世界株式は2021年の業績を「大幅増益」と見込んでいる

 内外株式が堅調に推移している要因として、世界経済の先行き回復期待が挙げられます。民間エコノミストによる最新予想を集計平均すると、2021年の世界の実質成長率は+5.4%と2020年の落ち込み(▲3.8%)からプラス転換する見通しです。

 世界経済をリードする米国は+4.8%、中国は+8.4%と成長率の浮上が予測されています。こうした経済の正常化期待を受け、企業業績もIT分野、製造業、市況産業を中心に増益転換が見込まれています。

 図表2は、機関投資家に注目されているMSCI指数をベースに主要株式市場を「1年前比騰落率」の降順(高い順番)に並べ、予想PER(株価収益率)や予想増減益率(予想EPS[1株当たり利益]の前年比伸び)を示した一覧です。

 2020年は各市場とも減益を余儀なくされましたが、2021年は米国、中国、インドで前年比3割以上の大幅増益が予想され、日本も約28%の増益に転じる見込み。続く2022年も二桁超えの伸びで増益が続くと予想されています(市場予想平均)。株式市場は、事業環境と業績の改善傾向を先取りする動きを示しています。

<図表2:市場は世界株式の業績相場入りを視界に>

*予想PERや予想増減益率はMSCI指数ベースの市場予想平均
出所:Bloombergより楽天証券経済研究所作成(2021年2月17日)

 昨春以降の世界株高は、大規模な金融緩和策と財政出動をエンジンとする流動性(金融相場)が「主翼」となりましたが、ワクチンの実用化・接種開始を受け、経済正常化や企業業績回復シナリオも視野に入れた「両翼」が支えとなっています。

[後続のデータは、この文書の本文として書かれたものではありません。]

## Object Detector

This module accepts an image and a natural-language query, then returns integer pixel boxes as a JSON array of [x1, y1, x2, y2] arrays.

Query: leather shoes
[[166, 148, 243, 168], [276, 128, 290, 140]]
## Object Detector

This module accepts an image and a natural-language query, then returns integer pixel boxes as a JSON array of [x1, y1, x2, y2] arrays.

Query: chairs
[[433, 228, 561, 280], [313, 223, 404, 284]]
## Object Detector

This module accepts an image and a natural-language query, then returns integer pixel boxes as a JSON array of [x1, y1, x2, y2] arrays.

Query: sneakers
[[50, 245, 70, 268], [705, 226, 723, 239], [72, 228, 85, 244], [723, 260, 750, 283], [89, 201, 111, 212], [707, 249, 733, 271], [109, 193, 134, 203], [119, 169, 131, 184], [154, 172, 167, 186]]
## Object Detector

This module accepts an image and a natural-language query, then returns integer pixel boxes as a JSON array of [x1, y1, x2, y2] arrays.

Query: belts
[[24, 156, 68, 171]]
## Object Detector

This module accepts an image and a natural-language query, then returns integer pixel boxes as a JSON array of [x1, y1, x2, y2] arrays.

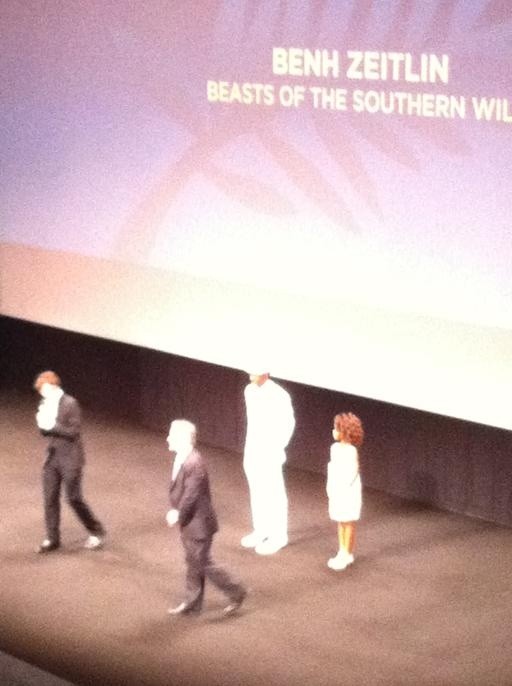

 目先の感染拡大に伴う景気の一時的鈍化は織り込み済みと思われ、短期的な株価調整も想定の範囲内にとどまる可能性があります。金利低下と潤沢な流動性で昨年押し上げられた予想PERの拡大は一巡し、予想EPSの回復が株高の主要因となる「業績相場」が始まっている可能性があります。

 内外市場で発表された2020年10-12月期の決算発表では、IT関連や製造業企業で市場予想を上回った企業が多く、良好なガイダンス(業績見通し)を公表する企業が多かったことも特徴でした。

 業績見通しの上振れを契機に、市場は「アフターコロナの業績回復」を視野に入れる新たなステージに移りつつあるようです。